From the fermentation passage below, reproduce word for word the part that opens with "2.3. Analysis of" and closes with "software package [20].".

» **Text for analysis**:
================================
The cell temperature increased rapidly from days 0 to 12 (peak) and gradually decreased thereafter. The upper, middle, and lower layers of the fermented grains in the pit were selected for sampling. Days 0, 4, 8, 12, 20, 30, and 44 were selected as the sampling time points, and the positions were selected based on changes in cellular temperature [19]. Samples were obtained from different layers; three samples were collected at each point and mixed for further analysis by modification.

2.3. Analysis of Glucoamylase and Liquefying Enzyme Activity and Volatile Compound Content in Grains During Fermentation

Glucoamylase and liquefying enzyme activities during fermentation were determined using methods described by Yang et al. [18]. Volatile compounds were analysed using headspace solid-phase microextraction, followed by gas chromatography–mass spectrometry (HS-SPME-GC-MS). Finally, a typical canonical correlation analysis was performed on the dominant microbes, enzymes, and volatile compounds using constrained correspondence analysis in the R vegan software package (version 1.17-3) [18,20]. The correlations between bacteria and fungi, as well as the saccharifying enzyme, liquefying enzyme, and protease activities in the fermented grains of Luzhou-flavour liquor, were analysed using constrained correspondence analysis in the R vegan software package [20].
================================
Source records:
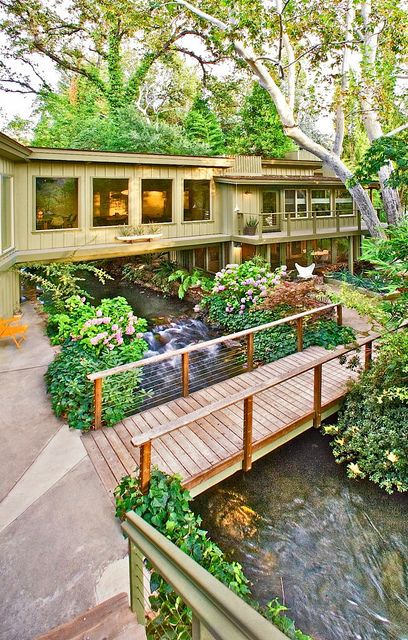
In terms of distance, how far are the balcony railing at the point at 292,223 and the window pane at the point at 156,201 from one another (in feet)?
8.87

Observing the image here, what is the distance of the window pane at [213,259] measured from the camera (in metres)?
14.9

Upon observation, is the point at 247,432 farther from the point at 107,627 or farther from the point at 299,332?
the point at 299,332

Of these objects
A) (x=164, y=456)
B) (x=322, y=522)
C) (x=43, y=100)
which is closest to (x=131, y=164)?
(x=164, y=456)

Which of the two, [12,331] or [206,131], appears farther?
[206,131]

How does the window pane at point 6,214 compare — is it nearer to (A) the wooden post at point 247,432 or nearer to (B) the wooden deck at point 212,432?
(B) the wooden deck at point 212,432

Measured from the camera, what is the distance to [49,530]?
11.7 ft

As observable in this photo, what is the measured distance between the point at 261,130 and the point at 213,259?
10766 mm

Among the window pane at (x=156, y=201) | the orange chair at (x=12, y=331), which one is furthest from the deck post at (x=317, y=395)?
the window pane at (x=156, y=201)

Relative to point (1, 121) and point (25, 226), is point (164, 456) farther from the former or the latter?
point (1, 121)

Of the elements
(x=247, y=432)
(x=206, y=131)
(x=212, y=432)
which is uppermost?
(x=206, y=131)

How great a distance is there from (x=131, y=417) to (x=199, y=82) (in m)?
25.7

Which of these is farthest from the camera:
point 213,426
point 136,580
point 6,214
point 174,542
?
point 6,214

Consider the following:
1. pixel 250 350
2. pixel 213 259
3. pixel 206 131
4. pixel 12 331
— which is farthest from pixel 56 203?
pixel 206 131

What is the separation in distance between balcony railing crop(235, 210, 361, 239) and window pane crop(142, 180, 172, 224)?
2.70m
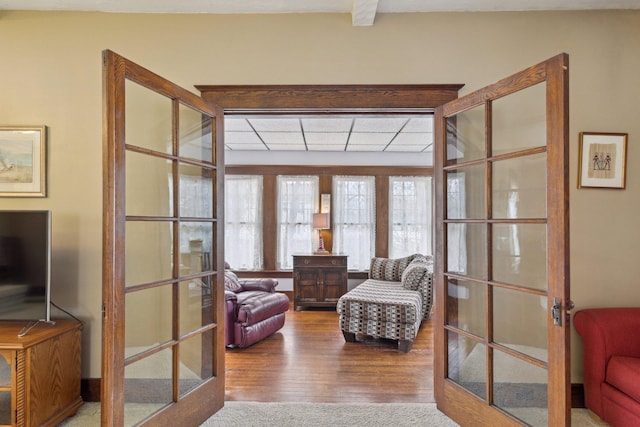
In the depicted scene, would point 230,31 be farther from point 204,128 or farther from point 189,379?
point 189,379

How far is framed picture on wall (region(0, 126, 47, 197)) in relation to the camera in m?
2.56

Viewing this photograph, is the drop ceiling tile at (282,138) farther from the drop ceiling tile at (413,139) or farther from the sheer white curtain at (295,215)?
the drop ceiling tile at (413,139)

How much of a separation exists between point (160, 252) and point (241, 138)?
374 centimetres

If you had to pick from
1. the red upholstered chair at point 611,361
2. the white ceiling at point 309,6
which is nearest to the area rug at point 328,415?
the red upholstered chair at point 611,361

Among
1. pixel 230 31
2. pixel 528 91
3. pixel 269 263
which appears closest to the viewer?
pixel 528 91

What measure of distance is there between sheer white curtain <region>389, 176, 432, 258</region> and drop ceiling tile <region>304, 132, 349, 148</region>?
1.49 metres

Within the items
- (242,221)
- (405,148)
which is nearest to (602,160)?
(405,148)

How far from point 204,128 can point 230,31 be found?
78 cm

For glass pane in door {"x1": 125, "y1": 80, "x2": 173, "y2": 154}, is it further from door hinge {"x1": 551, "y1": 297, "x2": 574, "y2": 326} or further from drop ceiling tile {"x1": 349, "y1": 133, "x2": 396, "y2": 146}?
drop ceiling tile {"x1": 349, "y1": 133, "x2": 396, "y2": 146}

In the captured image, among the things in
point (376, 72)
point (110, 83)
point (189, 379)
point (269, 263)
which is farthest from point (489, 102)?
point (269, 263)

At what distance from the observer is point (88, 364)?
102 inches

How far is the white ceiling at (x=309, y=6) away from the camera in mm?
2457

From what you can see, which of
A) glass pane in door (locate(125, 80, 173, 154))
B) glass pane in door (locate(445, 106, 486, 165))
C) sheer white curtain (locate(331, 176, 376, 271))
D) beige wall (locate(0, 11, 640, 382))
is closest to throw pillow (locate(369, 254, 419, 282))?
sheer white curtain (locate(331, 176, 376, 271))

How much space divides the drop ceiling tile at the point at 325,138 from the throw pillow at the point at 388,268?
================================
» **Response below**:
2.3. Analysis of Glucoamylase and Liquefying Enzyme Activity and Volatile Compound Content in Grains During Fermentation

Glucoamylase and liquefying enzyme activities during fermentation were determined using methods described by Yang et al. [18]. Volatile compounds were analysed using headspace solid-phase microextraction, followed by gas chromatography–mass spectrometry (HS-SPME-GC-MS). Finally, a typical canonical correlation analysis was performed on the dominant microbes, enzymes, and volatile compounds using constrained correspondence analysis in the R vegan software package (version 1.17-3) [18,20]. The correlations between bacteria and fungi, as well as the saccharifying enzyme, liquefying enzyme, and protease activities in the fermented grains of Luzhou-flavour liquor, were analysed using constrained correspondence analysis in the R vegan software package [20].